For those entities in which we have a variable interest, we performed an analysis to determine whether the entity is a VIE by considering whether the entity’s equity investment at risk is insufficient, whether the investors lack decision making rights proportional to their ownership percentage of the entity, and whether the investors lack the obligation to absorb an entity’s expected losses or the right to receive an entity’s expected income.
A VIE must be consolidated by its primary beneficiary, which generally is defined as the party that has a controlling financial interest in the VIE. We are deemed to have a controlling financial interest in a VIE if we have (i) the power to direct the activities of the VIE that most significantly affect the VIE's economic performance, and (ii) the obligation to absorb losses of the VIE or the right to receive income from the VIE that could potentially be significant to the VIE. For purposes of evaluating (ii) above, fees paid to us as a decision maker or service provider are excluded if the fees are compensation for services provided commensurate with the level of effort required to be performed and the arrangement includes only customary terms, conditions or amounts present in arrangements for similar services negotiated at arm’s length. The primary beneficiary evaluation generally is performed qualitatively based on all facts and circumstances, as well as quantitatively, as appropriate.
If we have a variable interest in an entity that is determined not to be a VIE, the entity is then evaluated for consolidation under the voting interest entity (“VOE”) model. For limited partnerships and similar entities, we are deemed to have a controlling financial interest in a VOE, and would be required to consolidate the entity, if we own a majority of the entity’s kick-out rights through voting limited partnership interests and limited partners do not hold substantive participating rights (or other rights that would indicate that we do not control the entity). For entities other than limited partnerships, we are deemed to have a controlling financial interest in a VOE if we own a majority voting interest in the entity.

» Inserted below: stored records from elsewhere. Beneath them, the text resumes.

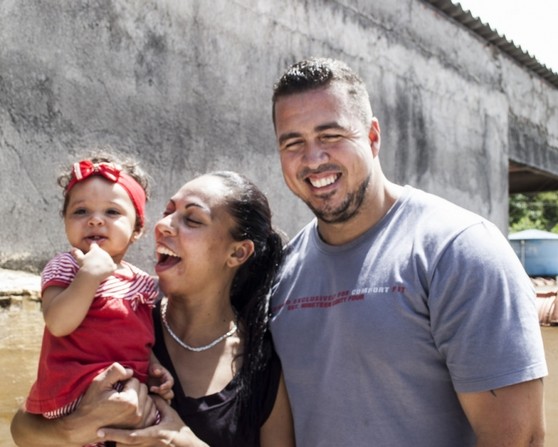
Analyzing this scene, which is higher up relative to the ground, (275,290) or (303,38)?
(303,38)

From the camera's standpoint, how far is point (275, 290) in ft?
8.00

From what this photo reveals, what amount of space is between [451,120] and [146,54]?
4.07 m

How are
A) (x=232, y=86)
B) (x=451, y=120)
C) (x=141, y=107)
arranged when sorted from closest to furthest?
(x=141, y=107) → (x=232, y=86) → (x=451, y=120)

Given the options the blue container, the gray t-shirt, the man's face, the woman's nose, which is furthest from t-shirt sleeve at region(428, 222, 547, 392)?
the blue container

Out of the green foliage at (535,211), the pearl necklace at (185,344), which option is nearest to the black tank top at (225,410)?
the pearl necklace at (185,344)

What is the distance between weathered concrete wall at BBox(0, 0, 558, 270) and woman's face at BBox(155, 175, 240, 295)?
4.63 ft

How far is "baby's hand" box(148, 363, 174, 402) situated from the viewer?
7.06 ft

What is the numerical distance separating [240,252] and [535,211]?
81.5 feet

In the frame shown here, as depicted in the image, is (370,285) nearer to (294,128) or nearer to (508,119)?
(294,128)

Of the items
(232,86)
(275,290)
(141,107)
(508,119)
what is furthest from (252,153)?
(508,119)

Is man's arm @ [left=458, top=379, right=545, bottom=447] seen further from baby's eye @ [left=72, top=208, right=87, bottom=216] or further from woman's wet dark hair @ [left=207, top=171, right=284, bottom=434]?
baby's eye @ [left=72, top=208, right=87, bottom=216]

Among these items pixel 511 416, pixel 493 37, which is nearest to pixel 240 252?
pixel 511 416

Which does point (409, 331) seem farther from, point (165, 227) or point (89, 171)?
point (89, 171)

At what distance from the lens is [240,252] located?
8.39 feet
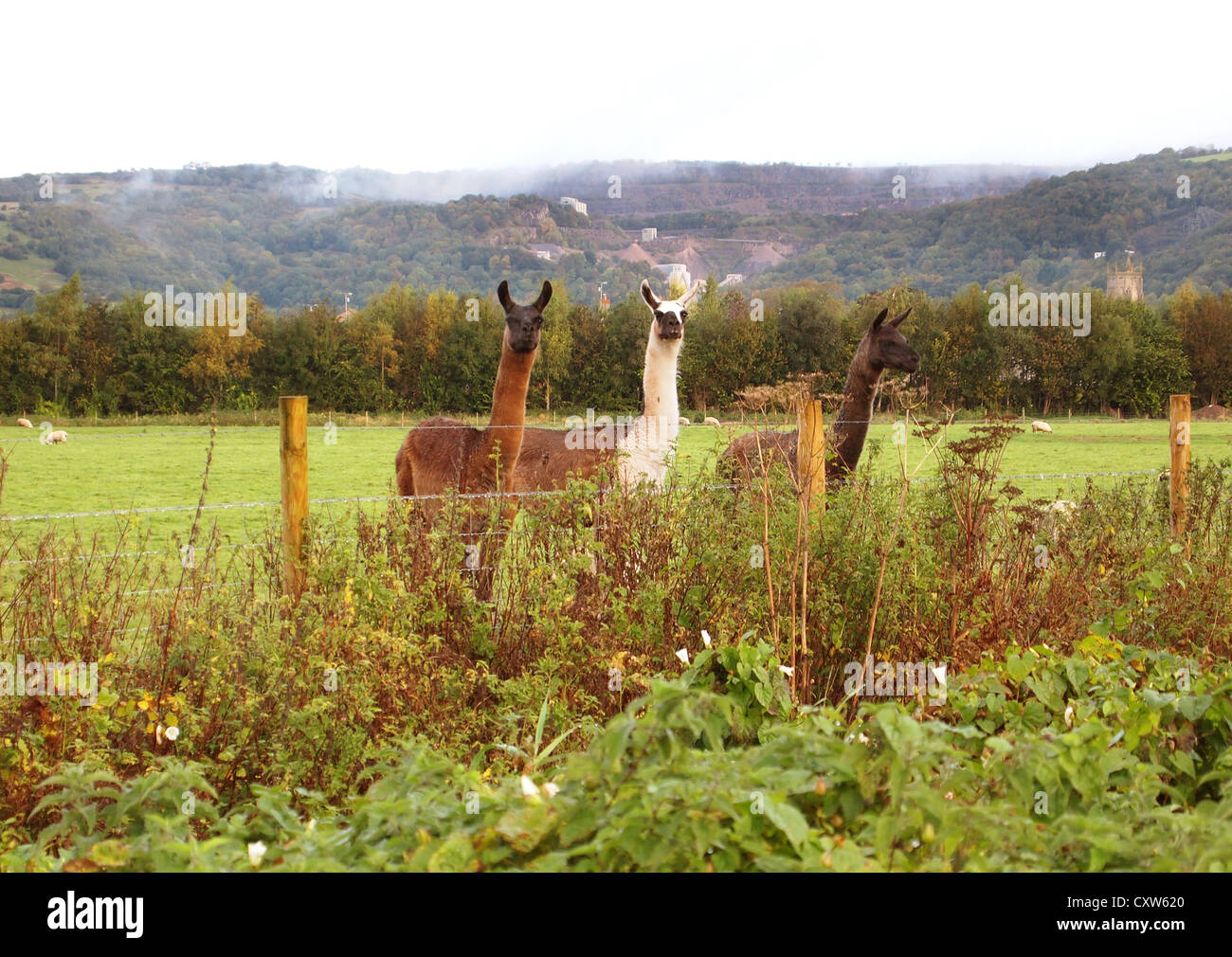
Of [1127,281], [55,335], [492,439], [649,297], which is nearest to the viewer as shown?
[492,439]

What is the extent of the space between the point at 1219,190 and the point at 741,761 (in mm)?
142825

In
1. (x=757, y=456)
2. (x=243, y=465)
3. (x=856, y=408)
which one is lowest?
(x=243, y=465)

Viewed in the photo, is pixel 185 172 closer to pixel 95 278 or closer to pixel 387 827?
pixel 95 278

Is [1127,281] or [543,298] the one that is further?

The analysis performed regarding the determination of variable interests held, whether entities are VIEs or VOEs, and whether we have a controlling financial interest in such entities requires the exercise of judgment. The analysis is updated continuously as circumstances change or new entities are formed.
As a result of the adoption of ASU 2015-02, effective January 1, 2016, we have consolidated three investment funds that are classified as VIEs in which we have a controlling financial interest. Ownership interests not held by us relating to these consolidated VIEs are included in redeemable non-controlling interest on the condensed consolidated statement of financial condition. In addition, effective January 1, 2016, we reclassified our consolidated private equity fund as a consolidated VIE (which was consolidated as of December 31, 2015 under previous accounting guidance due to our controlling financial interest of a VOE). Ownership interests not held by us relating to this consolidated VIE, which is a closed-end fund, are included in non-controlling interest on the condensed consolidated statement of financial condition.